Onun için, bizler bu Tevhîd merâtib-i İlâhisini evvelâ ilm-el yakînlikle bilmeyi öğrenmeli, sonra şühûdlarımızla her tecellînin fâilini mazharlardan görmeye ayne’l-yakînlik olarak çalışmalı, sonra da O’nda O olmak sûretiyle Tevhîd yapıp huzur ve mutluluğu yaşam içinde devam ettirmeliyiz. Çünkü ikilikte mutluluk olmaz. Mutluluk Tevhîddedir. Allah bizlere bu zevkleri ihsân etsin.


TEVHÎDE DAVET


İnsanlar esfel-i sâfilîn olan bu dünya yüzüne geldikten sonra, nefs vâdisinde, çamura batmış bir eşek gibi debelenmeye başlıyor. Nereye gideceğini, nasıl bir yol takip edeceğini, huzuru nasıl yakalayacağını kestiremiyor.

Cenâb-ı Allah Kur’ân-ı Kerîm’in Enfâl Sûresi 24. âyetinde “Ey îmân edenler, sizi kendinize hayat verecek şeylere dâvet ettiği zaman Peygamberi ile Allah'a icabet edin! Ve bilin ki, Allah gerçekten kişi ile onun kalbi arasına girer ve siz, kesinlikle O'nun huzurunda toplanacaksınız!” buyurmaktadır. Görüldüğü gibi, burada yalnız Allah, diriliğe davet ettiğinde veya Muhammed, Allah için diriliğe davet ettiğinde denmiyor.
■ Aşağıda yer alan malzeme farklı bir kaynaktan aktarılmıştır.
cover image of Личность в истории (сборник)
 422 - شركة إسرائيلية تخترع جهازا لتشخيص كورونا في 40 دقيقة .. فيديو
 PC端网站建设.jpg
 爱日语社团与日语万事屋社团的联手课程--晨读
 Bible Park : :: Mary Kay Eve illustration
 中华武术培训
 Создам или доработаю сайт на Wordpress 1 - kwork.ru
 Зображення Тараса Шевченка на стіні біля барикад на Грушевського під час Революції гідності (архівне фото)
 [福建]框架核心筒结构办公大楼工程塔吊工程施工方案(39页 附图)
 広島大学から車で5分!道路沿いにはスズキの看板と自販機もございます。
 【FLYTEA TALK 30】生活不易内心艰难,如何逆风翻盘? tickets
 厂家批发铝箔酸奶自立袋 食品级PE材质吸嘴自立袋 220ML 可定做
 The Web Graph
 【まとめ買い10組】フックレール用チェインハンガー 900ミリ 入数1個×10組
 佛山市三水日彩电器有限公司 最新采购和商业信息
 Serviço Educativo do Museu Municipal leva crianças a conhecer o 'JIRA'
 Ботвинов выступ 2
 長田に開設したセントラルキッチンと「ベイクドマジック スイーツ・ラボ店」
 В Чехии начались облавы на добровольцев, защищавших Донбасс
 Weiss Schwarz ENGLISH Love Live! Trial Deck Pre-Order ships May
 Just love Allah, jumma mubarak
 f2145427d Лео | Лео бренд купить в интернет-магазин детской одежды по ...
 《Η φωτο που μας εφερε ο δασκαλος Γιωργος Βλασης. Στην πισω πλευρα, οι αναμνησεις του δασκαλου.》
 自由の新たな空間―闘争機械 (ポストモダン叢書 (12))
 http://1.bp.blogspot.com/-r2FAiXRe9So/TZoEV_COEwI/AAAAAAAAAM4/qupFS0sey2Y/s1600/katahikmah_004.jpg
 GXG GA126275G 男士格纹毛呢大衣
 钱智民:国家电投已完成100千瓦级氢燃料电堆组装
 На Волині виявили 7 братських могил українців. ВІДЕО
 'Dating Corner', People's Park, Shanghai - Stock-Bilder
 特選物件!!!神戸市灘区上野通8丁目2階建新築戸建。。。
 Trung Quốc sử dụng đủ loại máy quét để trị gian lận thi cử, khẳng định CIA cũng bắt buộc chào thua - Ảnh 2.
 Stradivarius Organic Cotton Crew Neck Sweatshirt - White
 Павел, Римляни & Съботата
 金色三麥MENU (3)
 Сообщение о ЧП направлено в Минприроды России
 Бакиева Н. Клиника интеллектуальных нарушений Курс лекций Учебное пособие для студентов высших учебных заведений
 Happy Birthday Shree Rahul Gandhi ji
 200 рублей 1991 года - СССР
Onun için bu dâveti:

1- Allah’ın diriliğe daveti

2- Resûlullah’ın diriliğe daveti

3- Allah’ın Resulünden diriliğe daveti şeklinde mütalaa edebiliriz.

Allah’ın daveti, mânevî yönü olan, Âdem ve âlemdeki Cenâb-ı Hakk’ın, ef’âl, sıfat ve Zât tecellîlerinin, bilinip görülmesi ile îmân edip, kalb ve gönüldeki diriliğini sağlamaktır. Çünkü "Hayy"lık yalnız Cenâb-ı Hakk’ındır.

Resûlullah’ın daveti: Allah’ın bu üç tecellîsini Muhammed olan sıfatlarından zuhûra geldiğini, Muhammedsiz hiçbir tecellînin ne bu âlemde, ne de âlem-i Âhirette görülemeyeceğini bilmektir.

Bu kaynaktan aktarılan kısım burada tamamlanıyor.